17. “Home Sweet Home ’91” is the title of a remixed take on the song that appeared on Mötley Crüe’s best-of compilation, Decade of Decadence. It hit #37. To date, that version if the last Mötley Crüe to reach the pop charts.

19. American Idol vet and country music superstar Carrie Underwood scored a hit in 2009 with her cover of “Home Sweet Home.”

20. The 2014 covers album Nashville Outlaws: A Tribute to Mötley Crüe features “Home Sweet Home” performed by Justin Moore as a duet with Vince Neil. The song reached #30 on the Country Airplay chart.

22. Country songbird LeAnn Rimes covered Mötley Crüe’s cover of “Smokin’ in the Boys Room” for Nashville Outlaws.

23. Other noteworthy tracks on the Nashville Outlaws collection include “Kickstart My Heart” by Rascal Flats, “If I Die Tomorrow” by Florida Georgia Line, and “Wild Side” by Gretchen Wilson.

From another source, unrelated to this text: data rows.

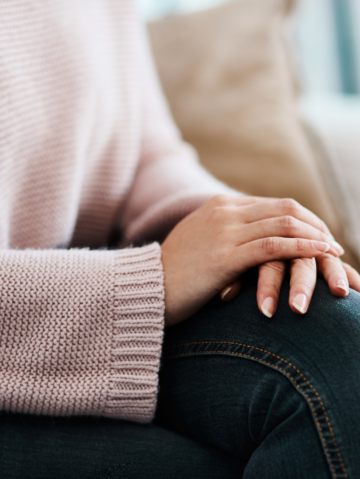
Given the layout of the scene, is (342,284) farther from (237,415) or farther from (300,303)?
(237,415)

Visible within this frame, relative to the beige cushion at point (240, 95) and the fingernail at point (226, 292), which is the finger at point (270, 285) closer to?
the fingernail at point (226, 292)

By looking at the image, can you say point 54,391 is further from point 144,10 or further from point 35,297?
point 144,10

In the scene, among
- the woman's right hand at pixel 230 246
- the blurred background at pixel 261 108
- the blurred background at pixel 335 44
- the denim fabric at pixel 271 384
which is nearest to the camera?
the denim fabric at pixel 271 384

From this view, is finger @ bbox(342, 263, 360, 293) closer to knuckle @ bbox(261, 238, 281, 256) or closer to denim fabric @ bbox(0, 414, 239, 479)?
knuckle @ bbox(261, 238, 281, 256)

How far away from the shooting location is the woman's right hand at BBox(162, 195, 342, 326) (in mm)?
467

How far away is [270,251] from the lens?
18.2 inches

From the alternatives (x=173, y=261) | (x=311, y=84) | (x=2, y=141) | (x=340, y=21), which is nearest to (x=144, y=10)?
(x=340, y=21)

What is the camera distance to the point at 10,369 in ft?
1.55

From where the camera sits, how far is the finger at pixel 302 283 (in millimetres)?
428

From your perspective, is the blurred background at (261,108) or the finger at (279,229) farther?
the blurred background at (261,108)

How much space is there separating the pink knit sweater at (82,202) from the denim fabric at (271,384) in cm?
5

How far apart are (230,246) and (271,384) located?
161 millimetres

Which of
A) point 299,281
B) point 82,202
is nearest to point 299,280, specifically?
point 299,281

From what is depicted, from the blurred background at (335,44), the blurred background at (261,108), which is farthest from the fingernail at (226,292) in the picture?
the blurred background at (335,44)
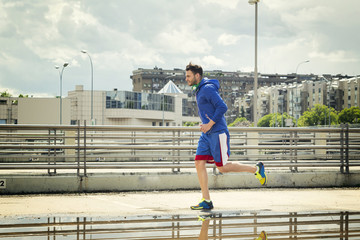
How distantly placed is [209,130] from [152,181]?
3.09 meters

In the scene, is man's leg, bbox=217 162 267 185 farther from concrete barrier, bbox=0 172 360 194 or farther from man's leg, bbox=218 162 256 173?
concrete barrier, bbox=0 172 360 194

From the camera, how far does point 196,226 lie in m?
5.57

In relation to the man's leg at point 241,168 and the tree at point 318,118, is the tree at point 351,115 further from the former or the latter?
the man's leg at point 241,168

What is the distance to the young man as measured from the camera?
725 centimetres

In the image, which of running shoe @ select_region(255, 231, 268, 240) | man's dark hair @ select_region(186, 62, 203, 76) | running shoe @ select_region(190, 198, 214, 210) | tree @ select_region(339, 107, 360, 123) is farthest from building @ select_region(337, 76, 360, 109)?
running shoe @ select_region(255, 231, 268, 240)

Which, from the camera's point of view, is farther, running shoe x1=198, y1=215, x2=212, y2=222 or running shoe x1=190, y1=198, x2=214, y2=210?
running shoe x1=190, y1=198, x2=214, y2=210

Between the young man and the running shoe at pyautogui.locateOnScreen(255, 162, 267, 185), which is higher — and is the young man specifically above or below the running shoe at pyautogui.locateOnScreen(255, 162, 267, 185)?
above

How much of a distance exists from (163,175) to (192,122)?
138 m

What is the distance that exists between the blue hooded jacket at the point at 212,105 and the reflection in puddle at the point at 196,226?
52.4 inches

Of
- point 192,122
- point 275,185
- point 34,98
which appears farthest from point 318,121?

24. As washed-up hair-rocker Lou in Hot Tub Time Machine (2010), Rob Cordry performs the hell out of “Home Sweet Home” while drunk in the front seat of his car.

25. In 2005, Mötley Crüe re-recorded “Home Sweet Home” with Linkin Park frontman Chester Bennington on co-singing lead vocals with Vince Neil. The charity single was released to benefit victims of Hurricane Katrina.

26. For their 2005 Greatest Hitz album, Limp Bizkit combined “Home Sweet Home” with the Verve’s “Bittersweet Symphony."

27. Mötley Crüe kicked off their Theatre of Pain tour in July 1985 with seven shows in Japan, including a four-night run in Tokyo that proved so popular, a fifth was added.

28. The last stop on the tour was at the La Zenith in Paris, France on March 3, 1986, meaning that the Mötley Crüe’s global trek commenced on the date 7/7 and concluded on 3/3.

29. Mötley Crüe: Uncensored is a music-heavy documentary chronicling the Theatre of Pain tour that was released on VHS in 1986. It contains concert footage, backstage action, and all of the group’s music videos to that time.

30. In 1985, senator’s wife Tipper Gore, leader of the anti-metal, record-labeling activist group the Parents Music Resource Center (PMRC) cited Mötley Crüe’s “Smoking in the Boys Room” music video as a “good” example of how a band could establish and maintain their bad boy image without resorting to depictions of sex, drugs, or violence. Gee, thanks Tipper!